Am I investing aggressively enough?
Am I making the most of my tax-saving opportunities?
You can greatly increase your peace of mind concerning your retirement nest egg by following your financial advisor’s guidelines for generating income in retirement. As you plan, there are five major risks to keep in mind.
1. Longevity. Thanks to improvements in diet and medicine, we’re all living longer. Your money will have to last longer, too. While your life expectancy at age 65 is about 20 years, life expectancy is an average. Half of us will spend more than 20 years in retirement and half won’t. It is prudent to plan for more than 20 years of retirement income.
2. Rising prices. Inflation doesn’t disappear from your life after you retire. Assuming you are no longer working but want to keep your lifestyle intact, you will have to give yourself a raise from your retirement savings. Some people plan to spend less money in retirement, but that may not be the best thinking. True, you may spend less on things like housing and transportation. But health care and long-term care—services that you are likely to use quite a bit as you get older—is expensive and costs are rising by approximately 8 percent annually.
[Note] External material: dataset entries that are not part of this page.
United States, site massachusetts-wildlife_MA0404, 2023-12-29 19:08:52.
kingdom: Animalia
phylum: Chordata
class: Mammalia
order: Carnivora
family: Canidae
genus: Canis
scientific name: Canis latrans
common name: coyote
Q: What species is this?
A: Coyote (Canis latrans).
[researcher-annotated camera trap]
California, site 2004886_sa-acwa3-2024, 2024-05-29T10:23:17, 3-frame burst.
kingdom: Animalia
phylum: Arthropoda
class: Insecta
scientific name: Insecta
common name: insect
3. Medical and long-term care costs. Statistically, people tend to spend a great deal of money on health care in their later years. Total health care spending can easily rise into the six-figure range if you do not have employer-sponsored post-retirement medical insurance. And today’s employers are increasingly unlikely to provide retiree health benefits. Long-term care costs also are high and rising. According to AARP, nursing home care costs approximately $75,000 a year, on average. To help mitigate these risks, your retirement income planning might include life insurance or long-term care insurance products.
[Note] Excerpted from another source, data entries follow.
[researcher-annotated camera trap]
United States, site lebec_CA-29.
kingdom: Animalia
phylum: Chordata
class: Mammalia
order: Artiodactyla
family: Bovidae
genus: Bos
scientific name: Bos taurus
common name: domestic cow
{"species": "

4. Taxes. During the past 50 years, tax rates have been at current levels or lower only 10 percent of the time. The current economic and political climate is increasing the odds of tax rates reverting to pre-1980s levels. This means the tax savings that investors enjoyed during their working years could be more than offset by higher taxes in retirement.
5. Investment risk. Finally, we can plan for the impact of the stock and bond markets. It’s essential—but not easy—to find the right balance between bonds that preserve capital and investing aggressively enough to ensure that your portfolio growth keeps up with inflation. Otherwise, your assets and income might not support your standard of living as inflation erodes your purchasing power. In retirement, stocks should continue to be a significant part of your portfolio. The stock market’s rate of return and volatility may help you generate a sustainable income over a long period of time.
The only thing that’s a given about the retirement landscape is that it will keep changing. It’s critical for investors to prepare for certain (and uncertain!) risks. A thoughtful income strategy and comprehensive financial plan can help you address the five key challenges while working toward the retirement lifestyle you desire.